The improvement of the RA performance in estimating snow depth for (a) North America, (b) bare soil land cover, and (c) forest land cover by simultaneously updating all model physical states and parameters determining TB based on a rule (RArule); by assimilating the best-performing frequency channels, that is, 18.7 and 23.8 GHz (RA1823); and by considering the vegetation single-scattering albedo [RA1823(ω)].

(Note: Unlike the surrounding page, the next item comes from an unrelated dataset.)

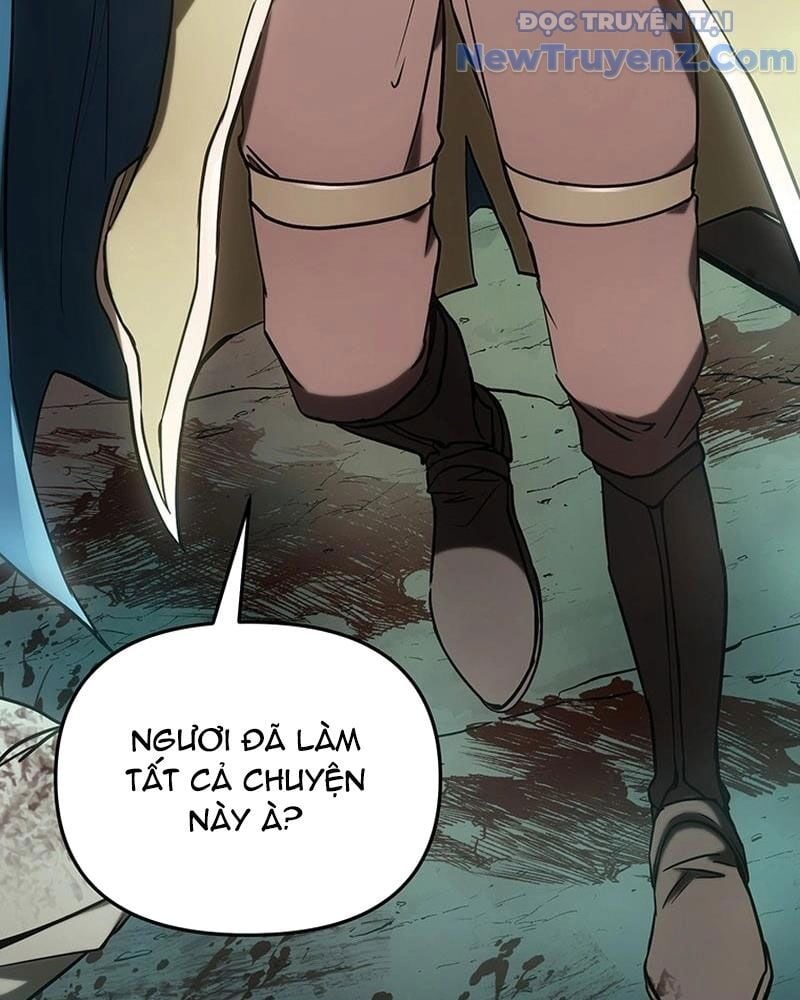 Nhân Vật Phụ Trong Thế Giới Điên Loạn: Chapter 12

Citation: Journal of Hydrometeorology 18, 3; 10.1175/JHM-D-16-0102.1

Quantifying and correcting systematic biases in LSMs and RTMs are important to improve the RA performance. Although we used a rule-based approach to mitigate the effect of the systematic biases on the RA performance by simultaneously updating all model physical states and RTM parameters involved in predicting TB, it may not be enough. Further research is required to minimize these biases for high-quality continental-scale snow products using the RA method.

Acknowledgments

This work is supported in part by the National Natural Science Foundation of China under Grant 91337217, in part by the National Aeronautics and Space Administration under Grant NNX11AJ43G, and in part by the National Science Foundation under Grant M0856145. The authors thank Michael Durand, Ghislain Picard, and Christian Mätzler for providing their computer codes and for discussions on the use of them. The Data Assimilation Research Testbed (DART)–Community Atmospheric Model, version 4 (CAM4), atmospheric ensemble reanalysis data are prepared by Kevin Raeder (raeder@ucar.edu). The authors would also like to thank Adam S. Papendieck for language assistance and Long Zhao for processing the time-shifted atmospheric forcing. Computational resources were provided by the UT Texas Advanced Computing Center (TACC).